The parameters following the first with a type, have the same type.
MyMethod ( x As Integer, y , z ) As Integer
Which will map to be the equivalent
MyMethod ( x As Integer, y As Integer, z As Integer ) As Integer
     ParamName ::= 
      TypeName ::=
       CopyCat ::= ',' ParamName
      CopyCats ::= CopyCat+
        ByType ::= "ByRef" | "ByVal"
        AsType ::= "As " TypeName 
 ParamWithType ::= ByType? ParamName AsType
         Param ::= ParamWithType CopyCats?
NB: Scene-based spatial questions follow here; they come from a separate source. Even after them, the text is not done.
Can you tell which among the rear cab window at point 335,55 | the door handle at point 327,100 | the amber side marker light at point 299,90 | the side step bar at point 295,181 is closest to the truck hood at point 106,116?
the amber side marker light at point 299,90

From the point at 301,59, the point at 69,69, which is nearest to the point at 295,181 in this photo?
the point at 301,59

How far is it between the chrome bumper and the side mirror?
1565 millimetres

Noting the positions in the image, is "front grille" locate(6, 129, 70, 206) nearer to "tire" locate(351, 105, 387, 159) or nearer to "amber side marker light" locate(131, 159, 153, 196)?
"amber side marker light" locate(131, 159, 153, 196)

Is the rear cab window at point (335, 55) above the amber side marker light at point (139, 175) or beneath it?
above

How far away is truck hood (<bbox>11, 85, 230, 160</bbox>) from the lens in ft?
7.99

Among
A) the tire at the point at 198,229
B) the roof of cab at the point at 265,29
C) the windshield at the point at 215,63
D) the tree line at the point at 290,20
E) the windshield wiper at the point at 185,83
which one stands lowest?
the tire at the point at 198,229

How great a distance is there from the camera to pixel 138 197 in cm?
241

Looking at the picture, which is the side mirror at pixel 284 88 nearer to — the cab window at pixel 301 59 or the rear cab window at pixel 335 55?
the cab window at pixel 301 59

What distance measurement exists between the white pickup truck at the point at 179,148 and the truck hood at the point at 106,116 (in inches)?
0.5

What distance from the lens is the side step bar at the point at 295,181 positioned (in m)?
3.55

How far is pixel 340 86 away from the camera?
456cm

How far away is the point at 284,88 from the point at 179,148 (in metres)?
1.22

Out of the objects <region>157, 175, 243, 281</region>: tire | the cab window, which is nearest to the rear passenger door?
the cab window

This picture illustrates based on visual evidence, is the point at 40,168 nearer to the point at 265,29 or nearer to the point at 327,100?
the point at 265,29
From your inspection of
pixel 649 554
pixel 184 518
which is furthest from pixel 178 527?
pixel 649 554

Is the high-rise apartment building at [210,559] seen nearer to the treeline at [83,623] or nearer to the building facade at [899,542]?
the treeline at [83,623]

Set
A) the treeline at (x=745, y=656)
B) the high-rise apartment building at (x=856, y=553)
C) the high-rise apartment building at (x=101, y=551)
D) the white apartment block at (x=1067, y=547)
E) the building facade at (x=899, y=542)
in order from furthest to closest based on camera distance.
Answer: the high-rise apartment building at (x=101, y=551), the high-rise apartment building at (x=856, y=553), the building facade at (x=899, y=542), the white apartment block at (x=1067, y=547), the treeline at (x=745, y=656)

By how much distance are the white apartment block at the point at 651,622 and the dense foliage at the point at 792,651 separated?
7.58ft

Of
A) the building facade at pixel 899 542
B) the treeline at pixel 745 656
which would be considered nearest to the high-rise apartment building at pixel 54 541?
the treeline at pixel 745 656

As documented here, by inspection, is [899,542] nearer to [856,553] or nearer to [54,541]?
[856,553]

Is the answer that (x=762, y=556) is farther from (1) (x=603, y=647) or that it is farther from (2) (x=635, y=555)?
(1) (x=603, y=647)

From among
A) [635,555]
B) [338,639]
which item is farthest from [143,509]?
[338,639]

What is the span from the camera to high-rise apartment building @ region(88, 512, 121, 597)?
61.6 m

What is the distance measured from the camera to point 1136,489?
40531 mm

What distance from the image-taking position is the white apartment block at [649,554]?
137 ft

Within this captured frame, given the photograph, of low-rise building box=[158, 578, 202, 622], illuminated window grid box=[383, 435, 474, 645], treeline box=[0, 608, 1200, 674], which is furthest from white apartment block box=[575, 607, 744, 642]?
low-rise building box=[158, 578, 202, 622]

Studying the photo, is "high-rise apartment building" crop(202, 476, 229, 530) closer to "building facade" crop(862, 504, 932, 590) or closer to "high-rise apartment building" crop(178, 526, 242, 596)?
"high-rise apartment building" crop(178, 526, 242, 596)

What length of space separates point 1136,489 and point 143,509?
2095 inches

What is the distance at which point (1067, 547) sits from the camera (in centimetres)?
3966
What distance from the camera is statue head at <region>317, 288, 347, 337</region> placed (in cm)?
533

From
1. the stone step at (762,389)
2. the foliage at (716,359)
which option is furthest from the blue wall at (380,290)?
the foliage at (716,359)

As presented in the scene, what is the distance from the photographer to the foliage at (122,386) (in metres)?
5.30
        Params ::= '(' Param ( ',' Param )* ')'
    FuncParams ::= Params AsType

Option 2

Grouping parameter names before the type.
MyMethod ( {x,y} As Integer ) As Integer
Which will map to be the equivalent
MyMethod ( x As Integer, y As Integer ) As Integer
CopyCatParam ::= ByType? '{' ParamName (',' ParamName )*  '}' AsType
       Param ::= ByType? ParamName AsType
   ParamKind ::= CopyCatParam | Param
      Params ::= '(' ParamKind ( ',' ParamKind )* ')'
  FuncParmas ::= Params AsType
Sep 16, 2014 at 12:11 AM
Edited Sep 16, 2014 at 12:18 AM
I don't like #1, but #2 could be helpful. One advantage of #2 over another possible alternative: MyMethod (x, y as Integer) is that the role of ByRef would be clearer. Personally, if I were designing a language, the syntax would be something like Sub Foo(X,Y: Int32; ref W,Z: Double), using semicolon to distinguish distinct declaratory clauses, but VB doesn't use semicolons for such things. Given that VB uses commas to separate separate declaration clauses, using some other character to group arguments, at least when using ByRef, would be helpful. Alternatively, since it's less common to have many ByRef parameters than many ByVal parameters, the language could simply require that each ByRef have its type declared individually.